Stored data entries
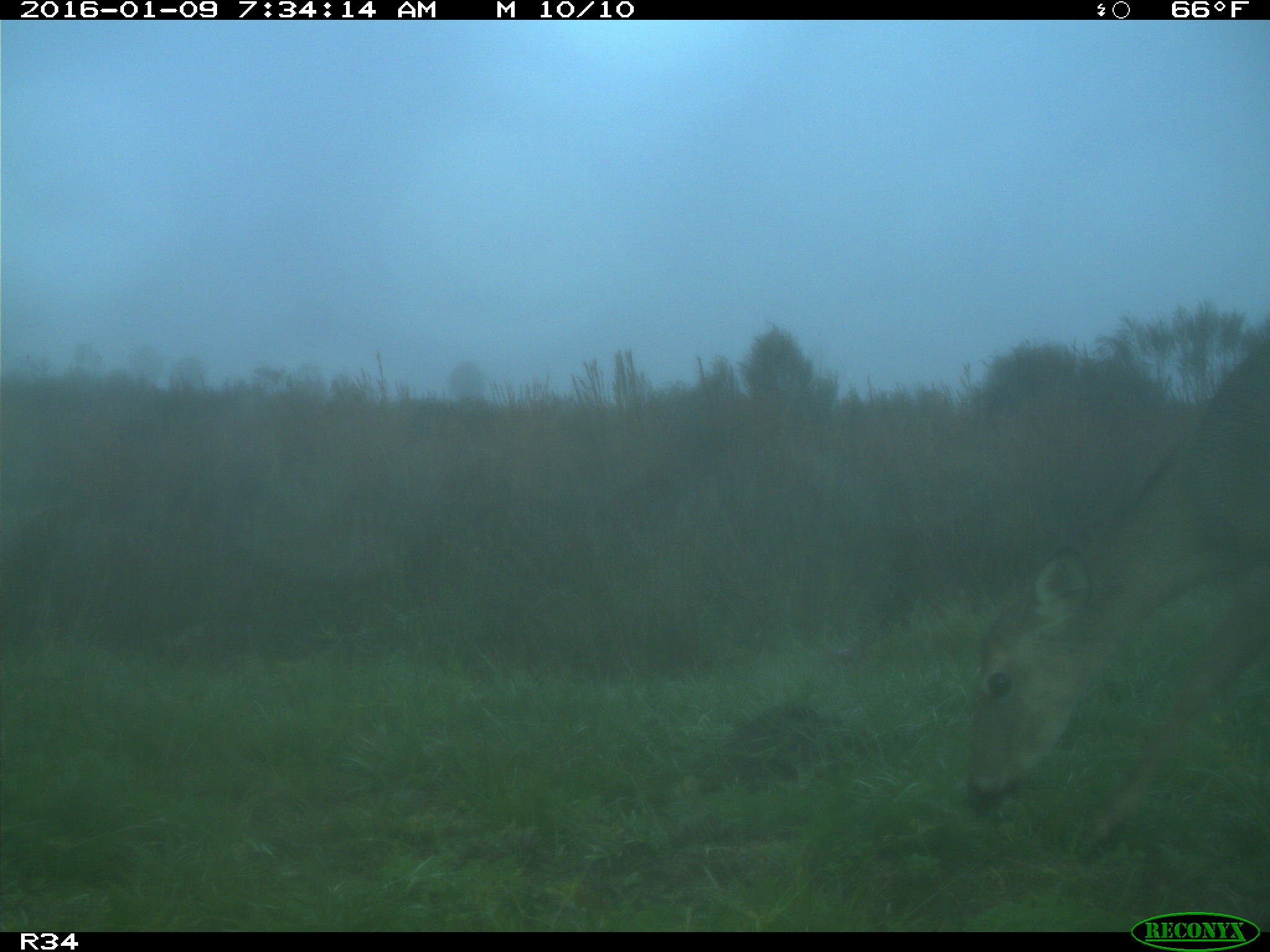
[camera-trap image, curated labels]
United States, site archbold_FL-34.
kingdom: Animalia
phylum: Chordata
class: Mammalia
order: Artiodactyla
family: Cervidae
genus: Odocoileus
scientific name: Odocoileus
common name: deer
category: unidentified deer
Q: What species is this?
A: Unidentified deer (deer) (Odocoileus).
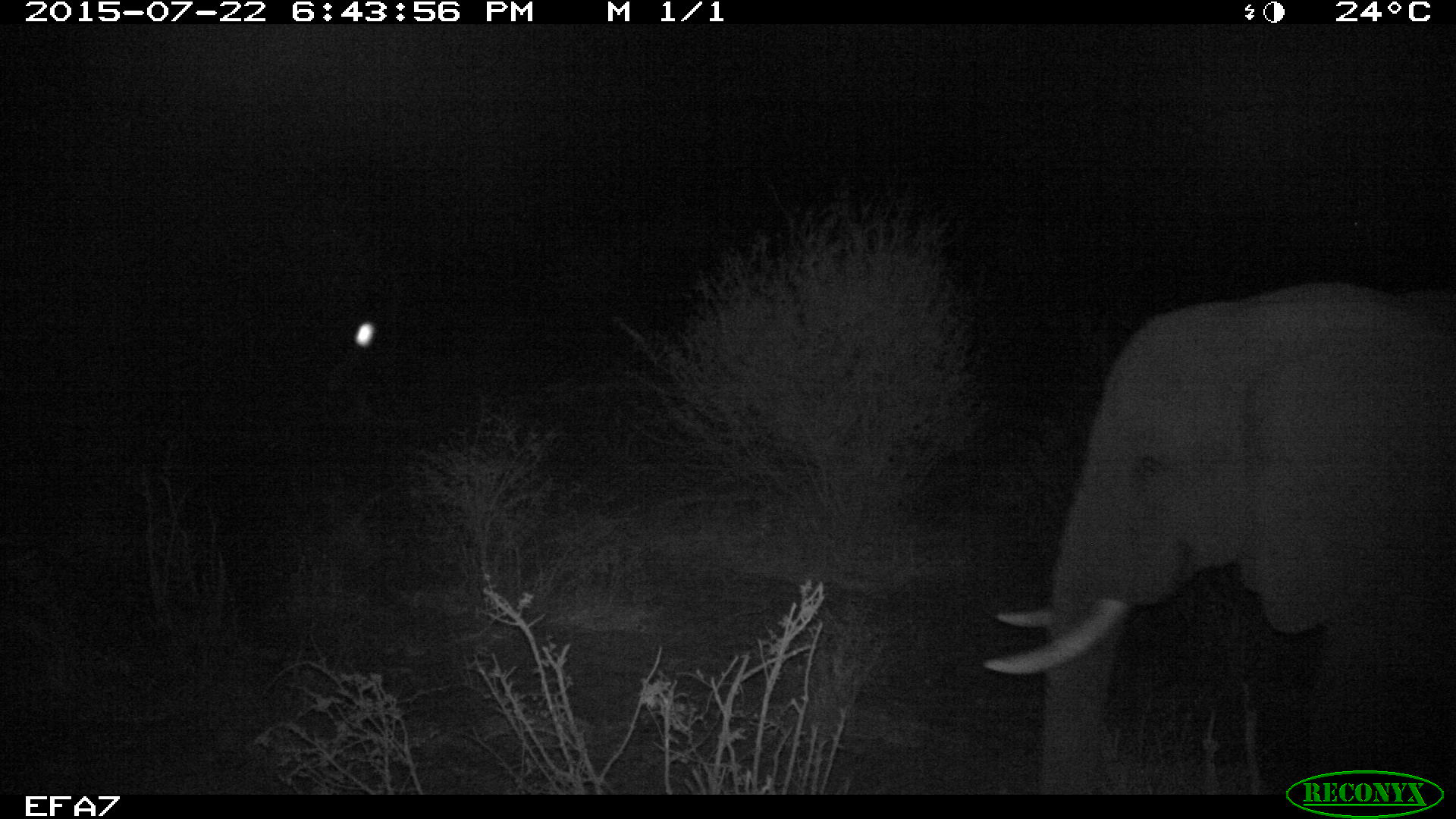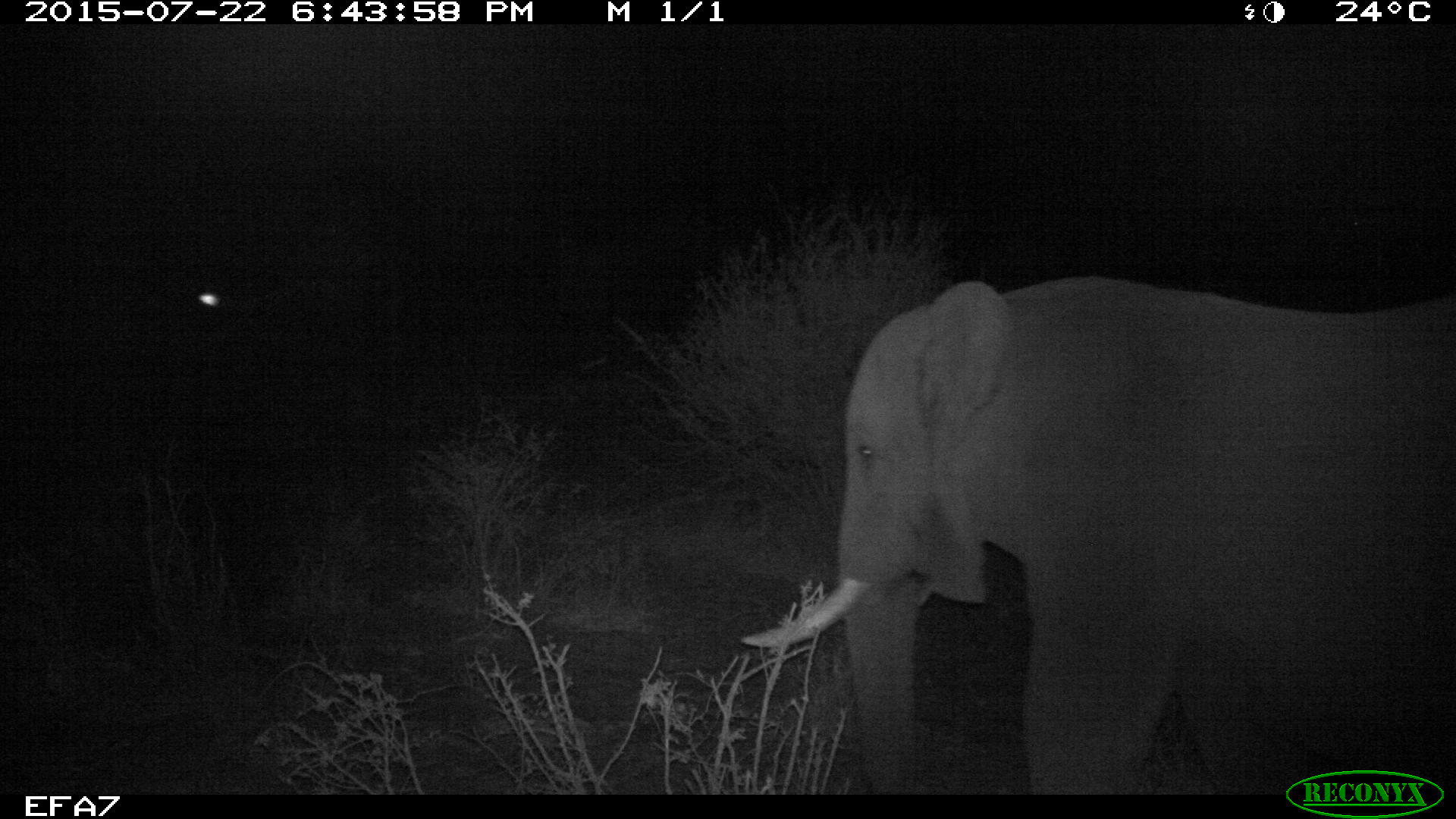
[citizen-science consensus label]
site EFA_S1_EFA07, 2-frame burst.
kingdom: Animalia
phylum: Chordata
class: Mammalia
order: Proboscidea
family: Elephantidae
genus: Loxodonta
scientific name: Loxodonta africana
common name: african bush elephant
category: elephant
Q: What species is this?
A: Elephant (african bush elephant) (Loxodonta africana).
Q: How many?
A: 1.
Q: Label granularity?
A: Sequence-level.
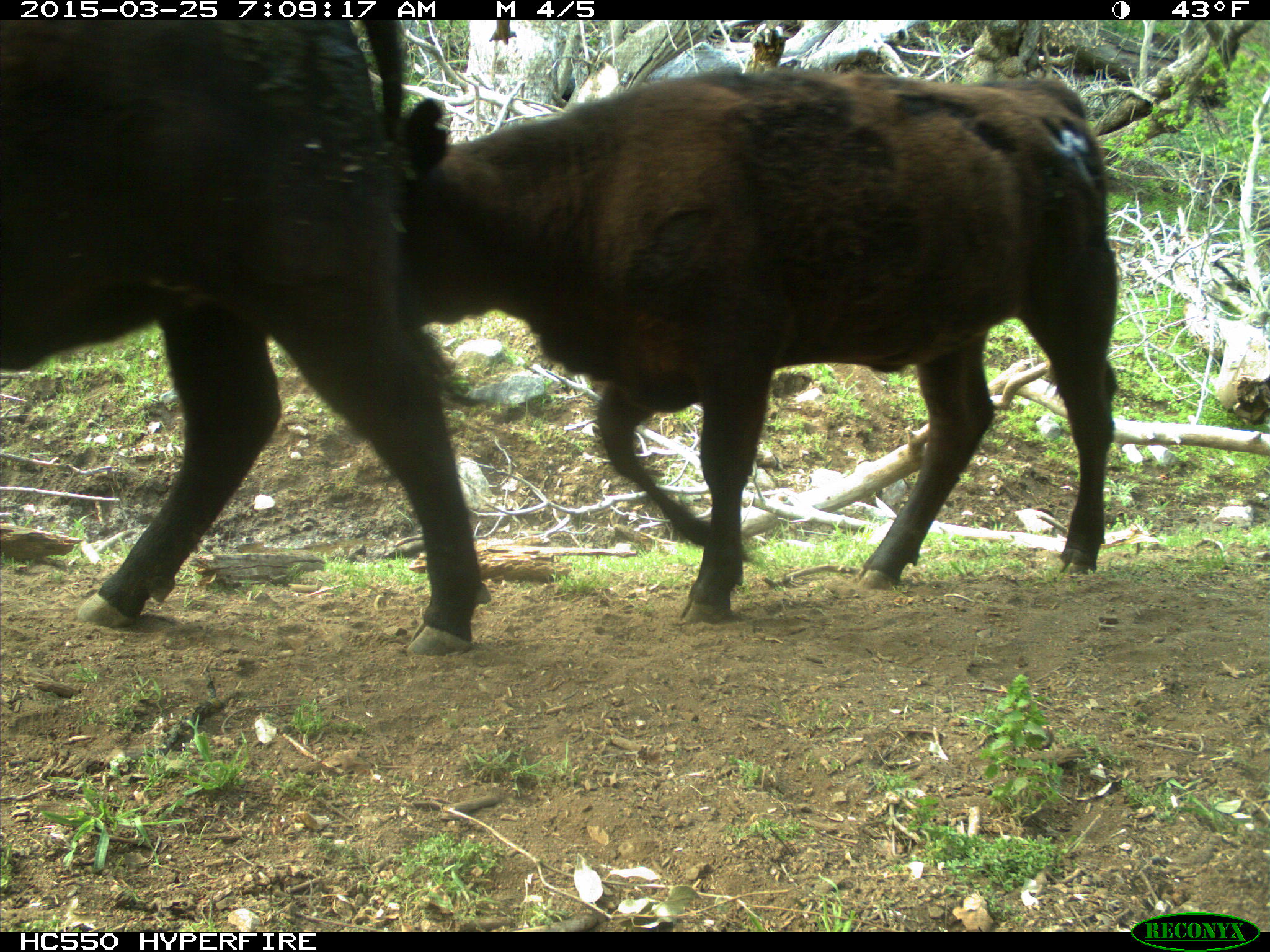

*Task brief*
Transcribe exactly the lines running from the line with "common name: deer" to the last line of the entries. Pictures stay out of the copy.

*Answer space*
common name: deer
category: unidentified deer
Q: What species is this?
A: Unidentified deer (deer) (Odocoileus).
[citizen-science consensus label]
site EFA_S1_EFA07, 2-frame burst.
kingdom: Animalia
phylum: Chordata
class: Mammalia
order: Proboscidea
family: Elephantidae
genus: Loxodonta
scientific name: Loxodonta africana
common name: african bush elephant
category: elephant
Q: What species is this?
A: Elephant (african bush elephant) (Loxodonta africana).
Q: How many?
A: 1.
Q: Label granularity?
A: Sequence-level.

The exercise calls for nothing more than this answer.